Comment 5 myBeNext 2021-01-12 10:31:06 UTC
We're getting the same. Other than using non-encrypted disks, is there a known work around for this?
Comment 6 Billy 2021-01-12 23:45:02 UTC
My workaround is as follows:

1. Launch an instance with an unencrypted disk.

2. Attached an encrypted disk to the instance.

3. Run bsdinstall to set up the encrypted disk with a fresh installation of FreeBSD.

4. Detach both disks from the instance.

5. Attach the encrypted disk to the instance as /dev/sda1 so that the instance boots from the fresh installation.

I personally like this approach because it lets me customize the install rather than use the settings selected in the AMI.

That said, if you like the AMI version, you can probably skip the bsdinstall step and instead just dd from a working unencrypted disk to an attached encrypted disk.
Comment 7 myBeNext 2021-01-13 14:29:10 UTC
Thank you for your quick response I will try this and confirm asap!
Comment 8 myBeNext 2021-01-21 17:02:42 UTC
(In reply to Billy from comment #6)
Works like a charm!
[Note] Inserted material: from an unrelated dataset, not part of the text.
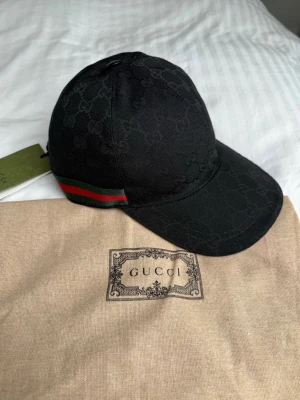 Svart keps från Gucci  - Snygg svart keps från Gucci med diskret GG-monogram över hela kepsen och klassiska gröna och röda ränder på sidan. Kepsen har böjd skärm och justerbar rem bak. Tillverkad i canvasmaterial och levereras med originalpåse.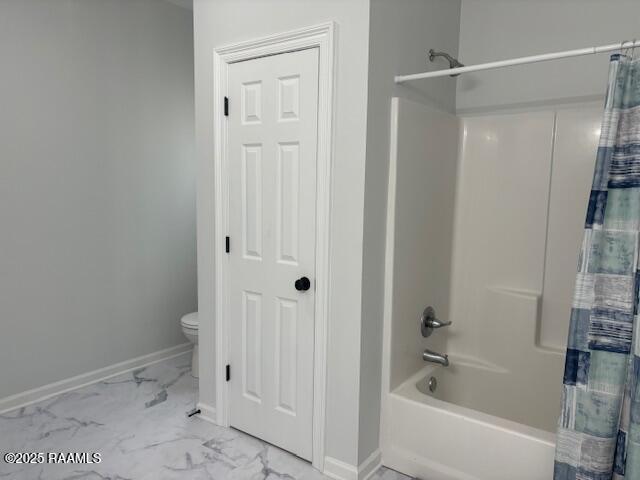 214 Dufilho Rd, Opelousas, LA 70570 - bathroom with shower / tub combo, toilet, marble finish floors, and baseboards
Thank you very much!
Comment 9 Konstantin Pavlov 2021-02-12 12:08:42 UTC

We're hitting the same issue on eu-central-1 using ami-0d94faf9636228402, and unfortunately workaround is not feasible for us since all volumes we run must be encrypted as per AWS org policy.
Comment 10 Jim Pirzyk freebsd_committer 2021-04-05 16:16:23 UTC
I will add that I see this issue with the ami-01e92f8c87be32ba5 (us-west-2) which is 12.2-STABLE-2021-04-01
Comment 11 Alan Cummings 2021-04-09 16:11:41 UTC
(In reply to Billy from comment #6)
The workaround works well for me. thanks!
A couple other things to note on the workaround:
1. You can save the workaround as a new image, and then deploy new *encrypted* instances from that image.
2. You can also deploy *unencrypted* instances from the encrypted workaround image.